* START *

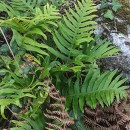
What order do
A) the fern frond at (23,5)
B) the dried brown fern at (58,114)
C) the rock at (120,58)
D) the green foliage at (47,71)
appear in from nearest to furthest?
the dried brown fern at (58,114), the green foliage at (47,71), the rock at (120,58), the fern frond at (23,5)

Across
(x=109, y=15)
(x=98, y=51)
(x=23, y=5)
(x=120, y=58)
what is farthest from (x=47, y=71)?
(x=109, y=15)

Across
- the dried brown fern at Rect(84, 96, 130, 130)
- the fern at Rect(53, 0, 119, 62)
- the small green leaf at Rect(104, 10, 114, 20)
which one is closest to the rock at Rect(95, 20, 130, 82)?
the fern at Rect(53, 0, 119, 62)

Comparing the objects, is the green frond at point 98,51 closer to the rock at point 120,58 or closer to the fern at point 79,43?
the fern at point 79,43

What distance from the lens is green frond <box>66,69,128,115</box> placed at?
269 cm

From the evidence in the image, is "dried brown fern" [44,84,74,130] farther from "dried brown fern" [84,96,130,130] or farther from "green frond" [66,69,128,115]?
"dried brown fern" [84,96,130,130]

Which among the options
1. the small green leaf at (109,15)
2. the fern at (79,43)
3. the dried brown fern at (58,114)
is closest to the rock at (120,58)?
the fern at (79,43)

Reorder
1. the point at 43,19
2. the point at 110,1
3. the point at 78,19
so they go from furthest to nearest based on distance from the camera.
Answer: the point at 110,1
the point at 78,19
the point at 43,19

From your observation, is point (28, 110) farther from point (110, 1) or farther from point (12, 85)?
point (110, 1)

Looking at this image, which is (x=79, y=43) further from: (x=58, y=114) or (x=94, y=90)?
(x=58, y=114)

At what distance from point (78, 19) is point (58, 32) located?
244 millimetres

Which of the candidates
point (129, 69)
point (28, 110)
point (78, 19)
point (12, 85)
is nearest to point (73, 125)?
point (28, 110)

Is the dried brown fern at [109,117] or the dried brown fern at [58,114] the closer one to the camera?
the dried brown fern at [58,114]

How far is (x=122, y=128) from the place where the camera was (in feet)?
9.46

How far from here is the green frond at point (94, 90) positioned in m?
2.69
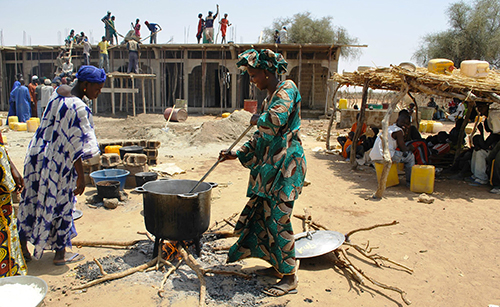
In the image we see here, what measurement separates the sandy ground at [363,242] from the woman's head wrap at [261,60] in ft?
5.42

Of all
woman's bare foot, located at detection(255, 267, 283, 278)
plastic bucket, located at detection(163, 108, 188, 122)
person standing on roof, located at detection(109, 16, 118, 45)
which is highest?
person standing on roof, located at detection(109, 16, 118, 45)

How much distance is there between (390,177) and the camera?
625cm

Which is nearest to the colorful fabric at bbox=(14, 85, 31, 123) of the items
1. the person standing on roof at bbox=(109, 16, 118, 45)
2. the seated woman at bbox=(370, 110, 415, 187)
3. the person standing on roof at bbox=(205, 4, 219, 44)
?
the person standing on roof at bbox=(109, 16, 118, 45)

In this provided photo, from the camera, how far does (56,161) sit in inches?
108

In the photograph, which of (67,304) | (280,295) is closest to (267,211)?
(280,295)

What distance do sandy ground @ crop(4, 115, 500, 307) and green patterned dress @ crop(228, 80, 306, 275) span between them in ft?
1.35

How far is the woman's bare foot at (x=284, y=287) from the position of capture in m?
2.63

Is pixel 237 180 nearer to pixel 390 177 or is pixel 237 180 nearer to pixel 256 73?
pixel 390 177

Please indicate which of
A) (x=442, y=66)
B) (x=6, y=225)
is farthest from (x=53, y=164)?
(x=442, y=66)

* END *
* START *

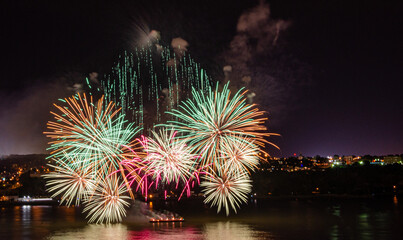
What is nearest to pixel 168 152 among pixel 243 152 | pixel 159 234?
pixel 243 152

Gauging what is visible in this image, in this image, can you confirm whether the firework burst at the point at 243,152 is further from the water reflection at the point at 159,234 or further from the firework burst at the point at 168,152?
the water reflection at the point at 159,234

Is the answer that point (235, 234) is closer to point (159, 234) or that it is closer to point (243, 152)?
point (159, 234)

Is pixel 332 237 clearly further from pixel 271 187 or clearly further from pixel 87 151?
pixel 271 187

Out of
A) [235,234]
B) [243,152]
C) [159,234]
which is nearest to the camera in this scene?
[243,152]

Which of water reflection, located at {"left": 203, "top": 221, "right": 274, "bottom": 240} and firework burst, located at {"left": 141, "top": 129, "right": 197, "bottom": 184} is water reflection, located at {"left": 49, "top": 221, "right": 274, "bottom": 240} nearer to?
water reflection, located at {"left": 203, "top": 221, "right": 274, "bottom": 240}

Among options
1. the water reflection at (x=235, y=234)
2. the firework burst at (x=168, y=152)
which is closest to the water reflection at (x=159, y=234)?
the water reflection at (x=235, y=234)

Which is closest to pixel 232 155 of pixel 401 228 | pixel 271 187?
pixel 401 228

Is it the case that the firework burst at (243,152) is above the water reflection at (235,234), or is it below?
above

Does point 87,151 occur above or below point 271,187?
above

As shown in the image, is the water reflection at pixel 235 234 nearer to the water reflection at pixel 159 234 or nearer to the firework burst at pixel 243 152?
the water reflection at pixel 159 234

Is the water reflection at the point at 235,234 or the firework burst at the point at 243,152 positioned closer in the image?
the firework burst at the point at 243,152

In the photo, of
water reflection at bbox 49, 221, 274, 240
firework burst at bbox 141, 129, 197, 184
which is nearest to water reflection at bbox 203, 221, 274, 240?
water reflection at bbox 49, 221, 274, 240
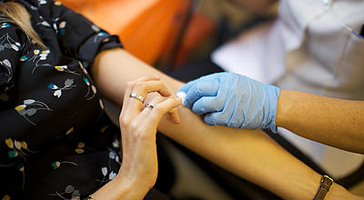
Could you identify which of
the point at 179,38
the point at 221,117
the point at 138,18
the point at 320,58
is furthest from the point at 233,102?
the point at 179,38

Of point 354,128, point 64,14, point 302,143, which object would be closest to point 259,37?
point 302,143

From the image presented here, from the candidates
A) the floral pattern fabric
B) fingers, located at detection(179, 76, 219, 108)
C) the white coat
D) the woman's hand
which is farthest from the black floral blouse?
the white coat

* END *

_GIVEN TASK_: Filter the entries above, copying out every line that contains the string "Rect". Case counts.

_WORKED SOLUTION_:
- the dried brown fern at Rect(84, 96, 130, 130)
- the fern at Rect(53, 0, 119, 62)
- the small green leaf at Rect(104, 10, 114, 20)
which one is closest to the rock at Rect(95, 20, 130, 82)?
the fern at Rect(53, 0, 119, 62)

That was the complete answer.